You would think that with each passing game, NMSU would start to look better, but they’ve been as inconsistent as the day is long. Losses to Grand Canyon are understandable, but the Aggies gave up 1.28 points per possession to Cal Baptist in the first game before adjusting to win the second game by 27. They lost the first game on the road at Seattle by 11 before turning around to win by seven in the second game.
You really don’t know what you are going to get from New Mexico State on a game-by-game basis. It has definitely been a throwaway year, but the Aggies could still put it all together and make a run to go to the NCAA Tournament. That would probably start tonight with a good performance against Utah Valley.
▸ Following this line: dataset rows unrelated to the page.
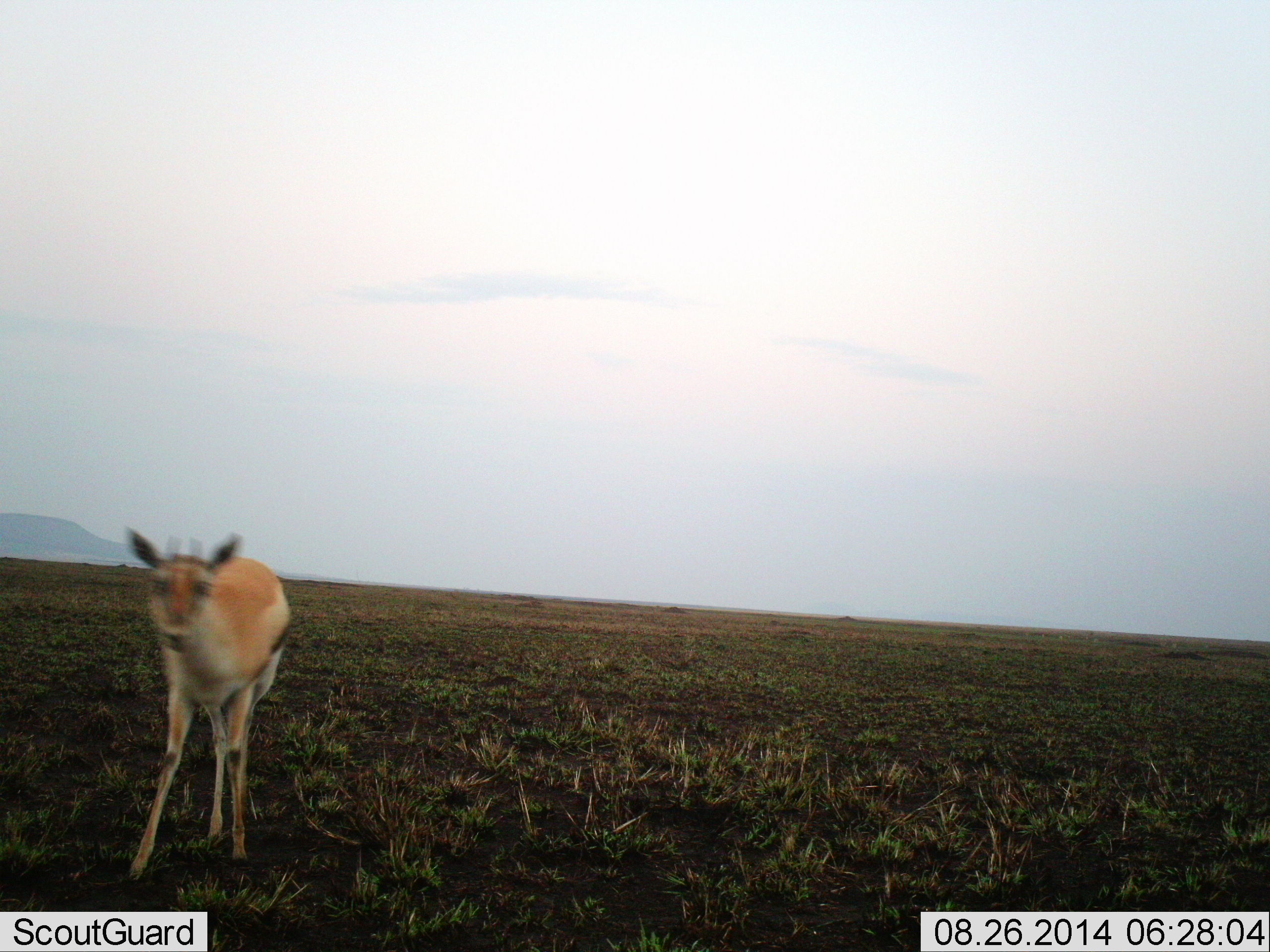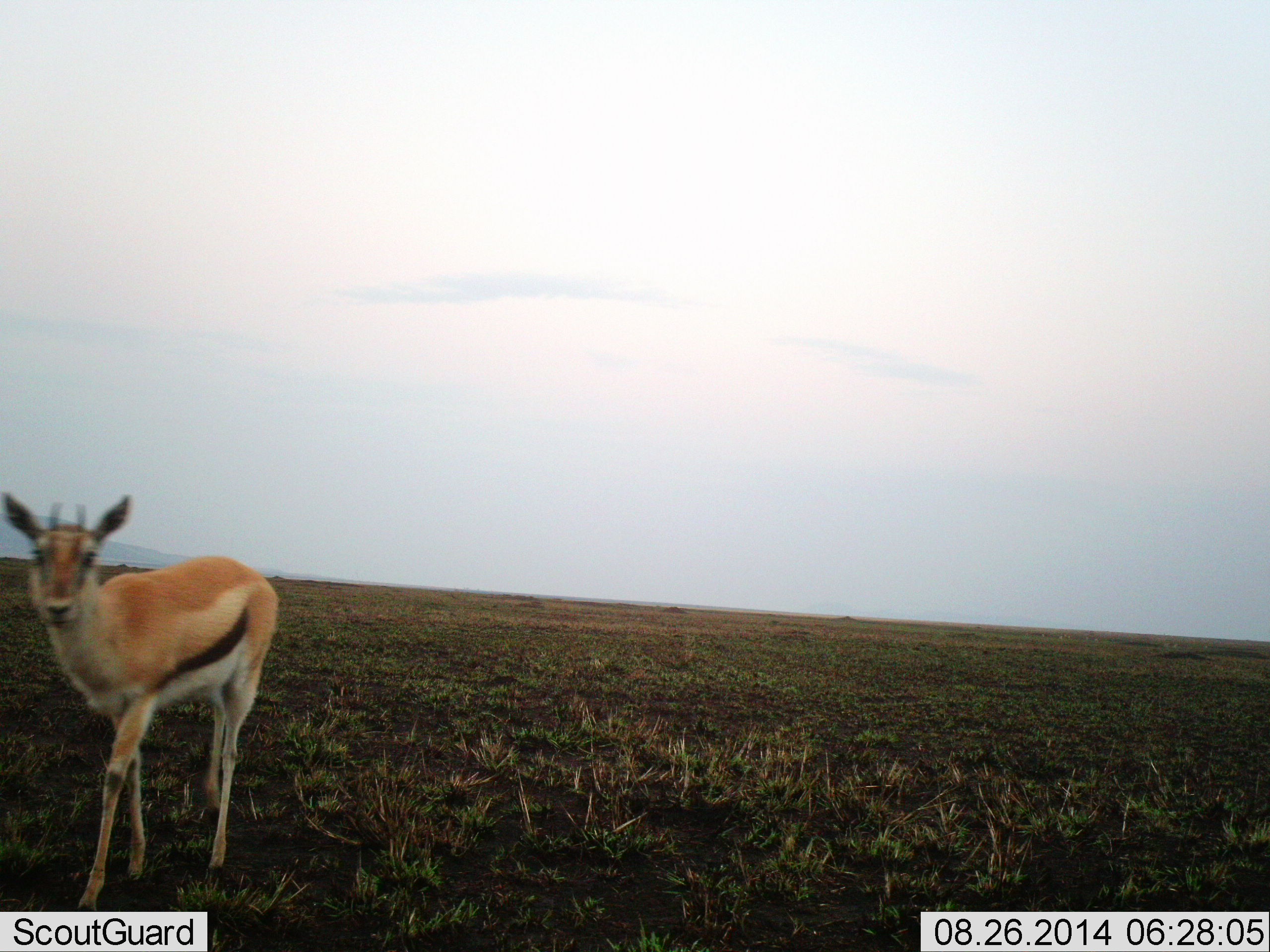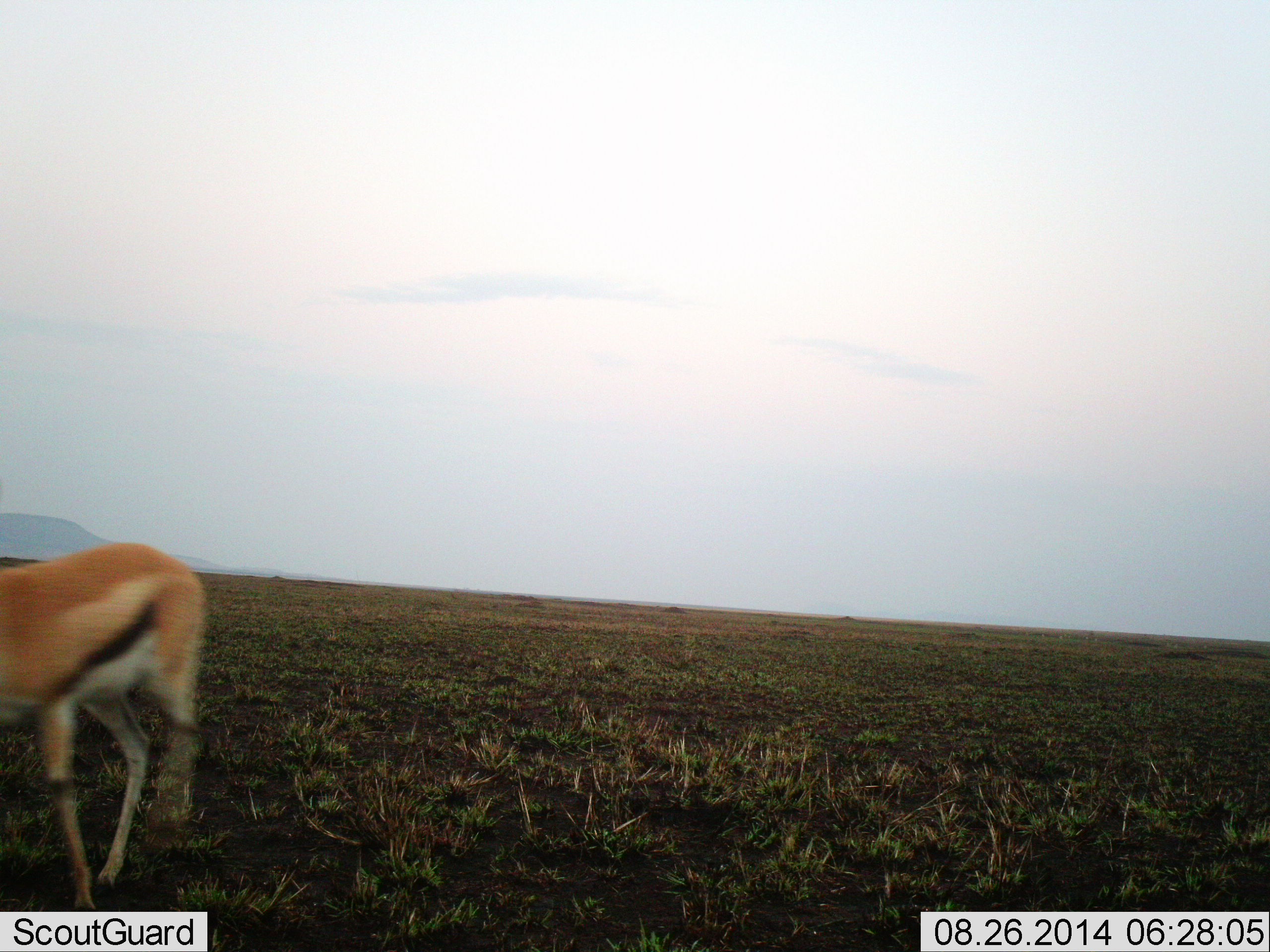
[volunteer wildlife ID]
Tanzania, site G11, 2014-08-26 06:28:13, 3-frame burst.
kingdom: Animalia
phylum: Chordata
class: Mammalia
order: Artiodactyla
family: Bovidae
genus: Eudorcas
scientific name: Eudorcas thomsonii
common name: thomson's gazelle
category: gazellethomsons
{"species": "gazellethomsons (thomson's gazelle) (Eudorcas thomsonii)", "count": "1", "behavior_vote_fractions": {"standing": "0%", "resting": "0%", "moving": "100%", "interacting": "0%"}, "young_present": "0%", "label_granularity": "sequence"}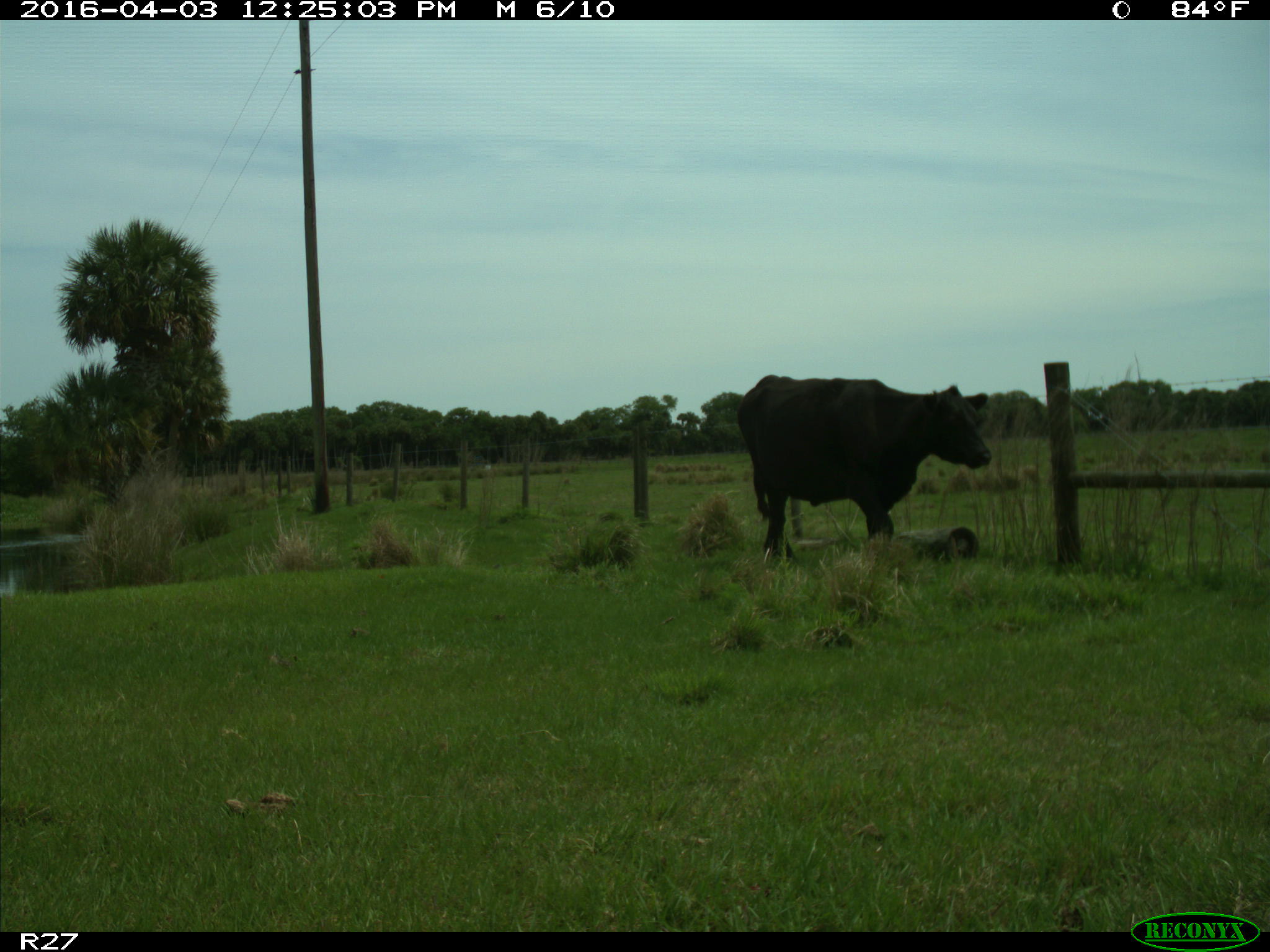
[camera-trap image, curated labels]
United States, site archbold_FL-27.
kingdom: Animalia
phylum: Chordata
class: Mammalia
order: Artiodactyla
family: Bovidae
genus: Bos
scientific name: Bos taurus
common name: domestic cow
New Mexico State is also a good rebounding team, which could neutralize some of what Utah Valley does well, but the Aggies are allowing opponents to make 51.9% of their twos and 35.3% of their threes. The Aggies are 11th in 3P Rate, so they’ve taken a ton of treys, but are only making 30.3% of those shots. This will only be the team’s third game at Eastwood High School. Surely they’ve been practicing there, but it still has to be quite strange.
Pick & Analysis
Going against a New Mexico State team that is the most talented in the WAC is a bit scary, but they don’t really seem to have everything together to the point where we can reliably expect them to beat an opponent by double digits. Utah Valley gets way too many high-percentage looks at the rim in my opinion for NMSU to get a blowout victory.
My only concern here is that Utah Valley’s free throw shortcomings come into play late in the game, but this could also be a game played to New Mexico State’s slow tempo. Tarleton State slowed Utah Valley down. They seem to play at the tempo of their opponent. A low-possession game makes it even harder to blow a team out.